Trecho >>

%%

Entre a chegada e a saída

Rodrigo Fraletti Natal
Graduando em Psicologia pela UFF.
Foi intercambista na Universidade Pedagógica de Maputo (Moçambique) em 2018.

Introdução

Para falar sobre meu encontro com Moçambique, preciso retornar um pouco e iniciar pelos motivos que me fizeram escolher esse país como destino. Saindo de Campinas/SP, me mudei para Rio das Ostras/RJ para cursar Psicologia na UFF. Entrar na universidade é sempre um processo de encontrar vários mundos, ampliar horizontes e encontrar oportunidades que só poderiam ser proporcionadas dentro desse espaço.

Durante meu processo de formação, participei do Programa de Educação Patrimonial em Oriximiná, coordenado pela professora Adriana Russi e o professor Johnny Alvarez, onde na época estava sendo implementado uma formação lato sensu em etnoeducação aos professores da rede de ensino da cidade. Em 2016 fui para Oriximiná/PA para a expedição de campo deste projeto, onde nós (estudantes) ficamos 20 dias na cidade para mediar a relação entre os professores da UFF e os professores participantes da formação.

Começo falando sobre esse projeto, porque estar em Oriximiná foi um primeiro passo para emergir meu desejo em conhecer outros locais, para encontrar diferenças e me relacionar com a alteridade. Oriximiná, sendo uma das maiores cidades em território do Brasil, concentra uma grande pluralidade de povos e culturas, tendo uma grande concentração de comunidades ribeirinhas, quilombolas e aldeias indígenas, sendo possível encontrar toda essa pluralidade no centro urbano da cidade.

Com a mediação do professor João Felipe Lobato da Cruz, participante da formação, tive o privilégio de passar um fim de semana no quilombo do Jauari, podendo vivenciar e conhecer aquele espaço e pessoas, bem como o Daniel Souza, liderança do quilombo.

Depois dessa experiência, também busquei estar presente em várias festas de quilombos do estado do Rio de Janeiro, como as festas do quilombo de São José da Serra em Valença/RJ e o quilombo da Machadinha em Quissamã/RJ.

Essas experiências foram transformadoras na minha vida. Proporcionaram conhecer organizações sociais e culturas diferentes, ampliando meus horizontes de percepção e enriquecendo o olhar para o mundo, assim como minha relação com a academia.

Por essas experiências que a universidade me proporcionou, me inscrevi no programa de mobilidade internacional com o desejo de estudar em Moçambique. Desejo ser movido por momentos que me aproximaram da realidade plural do Brasil, mas principalmente de realidades não hegemônicas. Comunidades e povos que vivem sendo resistência a uma lógica euroamericana, através de uma forma de vida diferente da hegemônica branca.

%%

Material fornecido >>
%%

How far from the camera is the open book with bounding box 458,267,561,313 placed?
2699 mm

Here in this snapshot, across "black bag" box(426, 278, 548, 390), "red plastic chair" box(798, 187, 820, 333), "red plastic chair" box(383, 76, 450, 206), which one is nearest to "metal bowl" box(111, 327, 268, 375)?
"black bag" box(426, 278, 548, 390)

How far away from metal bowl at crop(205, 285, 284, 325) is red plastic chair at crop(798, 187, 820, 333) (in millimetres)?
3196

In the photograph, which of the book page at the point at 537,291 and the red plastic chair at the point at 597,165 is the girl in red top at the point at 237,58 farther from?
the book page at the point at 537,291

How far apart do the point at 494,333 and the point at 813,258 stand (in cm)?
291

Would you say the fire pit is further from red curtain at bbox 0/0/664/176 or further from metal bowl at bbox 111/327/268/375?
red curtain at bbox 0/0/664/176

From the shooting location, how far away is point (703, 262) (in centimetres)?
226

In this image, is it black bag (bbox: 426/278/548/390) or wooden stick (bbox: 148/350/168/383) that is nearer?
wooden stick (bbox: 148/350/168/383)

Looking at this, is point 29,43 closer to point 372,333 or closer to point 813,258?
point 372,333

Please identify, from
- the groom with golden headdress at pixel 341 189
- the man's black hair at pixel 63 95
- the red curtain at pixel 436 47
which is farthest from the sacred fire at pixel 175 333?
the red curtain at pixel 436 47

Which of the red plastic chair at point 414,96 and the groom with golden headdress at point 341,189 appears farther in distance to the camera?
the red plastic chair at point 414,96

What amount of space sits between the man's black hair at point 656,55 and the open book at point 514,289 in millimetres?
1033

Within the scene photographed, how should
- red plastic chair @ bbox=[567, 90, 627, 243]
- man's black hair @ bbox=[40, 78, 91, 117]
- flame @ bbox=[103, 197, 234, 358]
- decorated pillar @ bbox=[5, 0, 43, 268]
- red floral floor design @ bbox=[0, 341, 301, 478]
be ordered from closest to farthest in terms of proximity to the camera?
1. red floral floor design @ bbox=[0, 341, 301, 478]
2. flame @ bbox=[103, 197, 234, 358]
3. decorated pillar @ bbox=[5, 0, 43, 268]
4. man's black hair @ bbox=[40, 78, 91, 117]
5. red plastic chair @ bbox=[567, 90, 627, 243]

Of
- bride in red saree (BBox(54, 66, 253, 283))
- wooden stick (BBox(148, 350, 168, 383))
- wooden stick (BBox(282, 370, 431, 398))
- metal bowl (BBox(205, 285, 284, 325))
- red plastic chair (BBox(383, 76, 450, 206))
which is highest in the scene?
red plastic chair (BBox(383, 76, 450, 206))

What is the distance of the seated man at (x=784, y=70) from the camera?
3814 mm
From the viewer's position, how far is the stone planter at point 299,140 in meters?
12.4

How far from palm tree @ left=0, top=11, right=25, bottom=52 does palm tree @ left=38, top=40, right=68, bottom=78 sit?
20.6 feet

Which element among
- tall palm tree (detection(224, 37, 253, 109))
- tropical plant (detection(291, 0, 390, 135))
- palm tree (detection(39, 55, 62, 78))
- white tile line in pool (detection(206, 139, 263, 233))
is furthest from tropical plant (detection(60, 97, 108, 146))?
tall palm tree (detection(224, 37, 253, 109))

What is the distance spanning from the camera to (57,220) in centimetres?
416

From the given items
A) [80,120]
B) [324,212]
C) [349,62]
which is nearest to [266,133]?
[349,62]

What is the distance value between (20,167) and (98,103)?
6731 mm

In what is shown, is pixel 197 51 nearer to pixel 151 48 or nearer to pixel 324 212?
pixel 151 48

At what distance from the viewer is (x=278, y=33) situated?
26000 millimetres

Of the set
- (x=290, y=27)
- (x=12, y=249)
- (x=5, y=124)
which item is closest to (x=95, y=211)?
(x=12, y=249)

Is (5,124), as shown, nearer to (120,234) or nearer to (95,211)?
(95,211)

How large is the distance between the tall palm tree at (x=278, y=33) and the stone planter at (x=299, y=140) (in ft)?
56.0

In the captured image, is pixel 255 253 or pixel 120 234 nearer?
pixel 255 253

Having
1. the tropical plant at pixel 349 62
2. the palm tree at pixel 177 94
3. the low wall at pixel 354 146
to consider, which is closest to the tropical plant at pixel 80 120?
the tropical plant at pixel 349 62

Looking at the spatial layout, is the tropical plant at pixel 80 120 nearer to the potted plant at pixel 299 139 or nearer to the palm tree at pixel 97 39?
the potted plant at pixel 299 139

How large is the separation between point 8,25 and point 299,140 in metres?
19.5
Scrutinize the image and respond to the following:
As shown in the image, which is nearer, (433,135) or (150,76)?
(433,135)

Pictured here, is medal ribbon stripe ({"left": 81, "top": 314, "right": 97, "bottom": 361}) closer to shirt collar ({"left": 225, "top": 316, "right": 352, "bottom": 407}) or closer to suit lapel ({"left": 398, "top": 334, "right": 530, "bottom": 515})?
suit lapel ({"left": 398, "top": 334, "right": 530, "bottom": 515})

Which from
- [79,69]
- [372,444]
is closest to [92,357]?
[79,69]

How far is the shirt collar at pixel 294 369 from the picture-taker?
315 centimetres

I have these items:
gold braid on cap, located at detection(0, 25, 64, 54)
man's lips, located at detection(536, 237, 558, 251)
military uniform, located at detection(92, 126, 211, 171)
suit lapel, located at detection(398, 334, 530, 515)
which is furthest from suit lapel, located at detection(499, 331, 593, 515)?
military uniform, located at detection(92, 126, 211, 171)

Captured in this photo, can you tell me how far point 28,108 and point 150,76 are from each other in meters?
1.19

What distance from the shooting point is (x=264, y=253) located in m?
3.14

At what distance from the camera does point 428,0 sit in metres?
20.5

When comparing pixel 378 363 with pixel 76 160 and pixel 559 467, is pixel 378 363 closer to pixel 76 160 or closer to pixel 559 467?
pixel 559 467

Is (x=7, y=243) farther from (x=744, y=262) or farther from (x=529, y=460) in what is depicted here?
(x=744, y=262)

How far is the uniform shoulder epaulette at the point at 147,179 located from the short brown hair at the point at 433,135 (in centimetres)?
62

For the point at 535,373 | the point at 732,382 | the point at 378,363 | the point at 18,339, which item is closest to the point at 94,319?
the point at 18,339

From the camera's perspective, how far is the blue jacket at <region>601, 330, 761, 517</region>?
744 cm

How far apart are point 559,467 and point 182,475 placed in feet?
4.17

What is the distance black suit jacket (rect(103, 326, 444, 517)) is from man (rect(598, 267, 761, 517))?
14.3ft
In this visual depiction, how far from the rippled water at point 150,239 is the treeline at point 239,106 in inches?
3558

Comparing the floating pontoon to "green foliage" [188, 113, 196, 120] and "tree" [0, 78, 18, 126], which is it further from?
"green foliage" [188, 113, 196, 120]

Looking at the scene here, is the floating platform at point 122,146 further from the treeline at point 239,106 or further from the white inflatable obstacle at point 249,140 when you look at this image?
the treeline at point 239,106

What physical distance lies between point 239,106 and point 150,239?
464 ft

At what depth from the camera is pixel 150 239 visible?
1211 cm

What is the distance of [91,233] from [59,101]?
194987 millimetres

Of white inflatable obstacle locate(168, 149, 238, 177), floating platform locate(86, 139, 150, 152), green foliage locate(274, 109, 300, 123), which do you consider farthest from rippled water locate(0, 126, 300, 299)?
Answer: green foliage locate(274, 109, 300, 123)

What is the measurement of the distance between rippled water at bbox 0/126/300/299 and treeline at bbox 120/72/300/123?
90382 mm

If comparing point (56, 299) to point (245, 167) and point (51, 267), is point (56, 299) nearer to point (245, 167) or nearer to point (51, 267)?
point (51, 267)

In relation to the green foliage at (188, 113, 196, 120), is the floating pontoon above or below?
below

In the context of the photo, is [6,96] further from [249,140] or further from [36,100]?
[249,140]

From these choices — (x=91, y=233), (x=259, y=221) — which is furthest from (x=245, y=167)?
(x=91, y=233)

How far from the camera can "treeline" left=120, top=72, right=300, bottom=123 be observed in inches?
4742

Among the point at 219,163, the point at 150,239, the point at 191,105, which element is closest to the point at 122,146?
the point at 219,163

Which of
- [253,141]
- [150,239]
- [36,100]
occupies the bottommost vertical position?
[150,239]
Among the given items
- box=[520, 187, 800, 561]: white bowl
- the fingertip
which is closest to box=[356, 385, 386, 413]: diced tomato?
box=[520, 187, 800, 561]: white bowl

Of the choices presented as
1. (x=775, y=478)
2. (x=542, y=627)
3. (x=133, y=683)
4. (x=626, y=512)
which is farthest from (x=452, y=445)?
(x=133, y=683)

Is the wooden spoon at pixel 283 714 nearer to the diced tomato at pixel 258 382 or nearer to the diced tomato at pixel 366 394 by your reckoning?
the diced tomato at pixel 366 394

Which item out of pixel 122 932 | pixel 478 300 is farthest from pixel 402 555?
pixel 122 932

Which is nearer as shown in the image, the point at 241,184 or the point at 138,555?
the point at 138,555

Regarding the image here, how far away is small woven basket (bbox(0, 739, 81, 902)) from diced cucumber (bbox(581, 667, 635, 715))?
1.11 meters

%%

Objetivos >>
#1 Segundo o trecho, quantos dias os estudantes ficaram em Oriximiná durante a expedição de campo de 2016?
#2 Traduza para o inglês a seguinte frase do trecho: "Essas experiências foram transformadoras na minha vida."
#3 Liste todas as pessoas mencionadas pelo nome no trecho.

Lista de respostas >>
#1 20 dias.

#2 These experiences were transformative in my life.

#3 Rodrigo Fraletti Natal, Adriana Russi, Johnny Alvarez, João Felipe Lobato da Cruz, Daniel Souza